Under his leadership, the SULC has thrived. He has initiated a part-time evening division, created a distance learning partnership with New York Law School to offer an on-line curriculum; established a certificate program in Public Interest Law; added a Low-Income Taxpayer Clinic and a Domestic Violence Law Clinic to its successful Clinical Education Program; offered its first Summer Studies Abroad Program to London, England; attracted a donation to establish the J.J. McKernan Distinguished Lecture Series; significantly increased in size and number faculty summer research stipends; and increased the Law Center's endowed professorships from two to eight.
Chancellor Pitcher is a member of the American Bar Association, National bar Association, Louisiana State Bar Association, and the Baton Rouge Bar Association. He is admitted to practice before the United States Eastern, Middle, and Western District Courts of Louisiana and the United States Court of Appeals for the Fifth Circuit.

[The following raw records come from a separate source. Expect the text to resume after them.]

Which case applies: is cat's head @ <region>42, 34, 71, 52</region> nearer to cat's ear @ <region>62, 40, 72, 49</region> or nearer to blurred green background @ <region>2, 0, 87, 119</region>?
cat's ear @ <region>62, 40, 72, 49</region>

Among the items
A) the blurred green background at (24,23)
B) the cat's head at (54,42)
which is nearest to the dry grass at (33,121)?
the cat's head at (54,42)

He received his undergraduate degree in political science from Southern University in 1966 and his Juris Doctor Degree from Southern University School of Law in 1973. While in law school, he was elected president of the Student Bar Association and won distinction as an outstanding moot court competitor. Chancellor Pitcher was also the founding vice president of the Southern University Law Center's American Inns of Court Chapter.
Pitcher has a career of many firsts. He became the first African American elected to a judgeship in Baton Rouge with his election to the City Court in a citywide election in April 1983. He was the first African American elected to the 19th Judical District in a parish-wide election in 1987. In 1992, he achieved another first with his election to the Louisiana First Circuit Court of Appeals, without opposition. Pitcher has also served as an associate justice ad hoc on the Louisiana Supreme Court. Chancellor Pitcher authored close to 200 judicial opinions while serving on the Louisiana First Circuit Court of Appeal.

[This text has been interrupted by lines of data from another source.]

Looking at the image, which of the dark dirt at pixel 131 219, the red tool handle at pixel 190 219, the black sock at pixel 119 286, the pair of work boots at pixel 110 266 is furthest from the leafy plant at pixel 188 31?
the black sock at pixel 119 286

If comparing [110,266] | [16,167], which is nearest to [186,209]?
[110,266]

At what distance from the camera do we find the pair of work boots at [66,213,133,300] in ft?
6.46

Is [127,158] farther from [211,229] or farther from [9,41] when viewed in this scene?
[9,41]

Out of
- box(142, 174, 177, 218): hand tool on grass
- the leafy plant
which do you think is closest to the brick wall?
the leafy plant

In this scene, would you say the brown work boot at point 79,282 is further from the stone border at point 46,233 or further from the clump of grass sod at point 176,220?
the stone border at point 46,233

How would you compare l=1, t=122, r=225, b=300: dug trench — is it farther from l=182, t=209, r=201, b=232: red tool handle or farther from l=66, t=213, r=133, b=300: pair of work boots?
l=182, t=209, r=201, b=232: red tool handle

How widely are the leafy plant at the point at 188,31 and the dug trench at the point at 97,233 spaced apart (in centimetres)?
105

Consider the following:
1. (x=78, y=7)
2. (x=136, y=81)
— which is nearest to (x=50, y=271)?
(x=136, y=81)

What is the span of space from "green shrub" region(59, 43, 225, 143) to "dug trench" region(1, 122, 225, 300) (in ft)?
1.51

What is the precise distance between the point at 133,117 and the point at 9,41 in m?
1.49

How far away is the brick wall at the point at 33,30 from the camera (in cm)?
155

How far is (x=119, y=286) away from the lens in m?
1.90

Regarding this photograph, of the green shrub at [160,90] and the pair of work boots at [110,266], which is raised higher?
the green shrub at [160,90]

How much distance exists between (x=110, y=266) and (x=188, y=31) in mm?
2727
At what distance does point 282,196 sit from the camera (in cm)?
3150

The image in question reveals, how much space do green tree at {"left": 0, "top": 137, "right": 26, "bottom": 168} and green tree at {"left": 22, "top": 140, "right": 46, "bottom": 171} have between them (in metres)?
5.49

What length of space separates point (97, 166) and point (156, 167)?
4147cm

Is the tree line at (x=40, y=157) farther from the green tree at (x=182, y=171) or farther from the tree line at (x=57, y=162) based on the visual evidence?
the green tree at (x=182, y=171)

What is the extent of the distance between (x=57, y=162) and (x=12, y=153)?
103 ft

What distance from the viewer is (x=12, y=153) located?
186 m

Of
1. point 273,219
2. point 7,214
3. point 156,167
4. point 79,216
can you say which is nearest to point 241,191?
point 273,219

Upon his retirement from the bench in May 1997, Pitcher was named a partner in the Baton Rouge office of Phelps Dunbar LLP, an international law firm. His practice focused on the areas of commercial, casualty, and employment litigation. He was also a member of the firm's appellate practice group.
Prior to his election to the bench, Judge Pitcher was the principal partner in the firm Pitcher, Tyson, Avery and Cunningham. He has also served as a special counsel in the Office of the Attorney General for the State of Louisiana, and as an assistant district attorney for East Baton Rouge Parish.
Chancellor Pitcher has been honored as a recipient of the Brotherhood Award by the Baton Rouge Region of the National Conference for Community and Justice.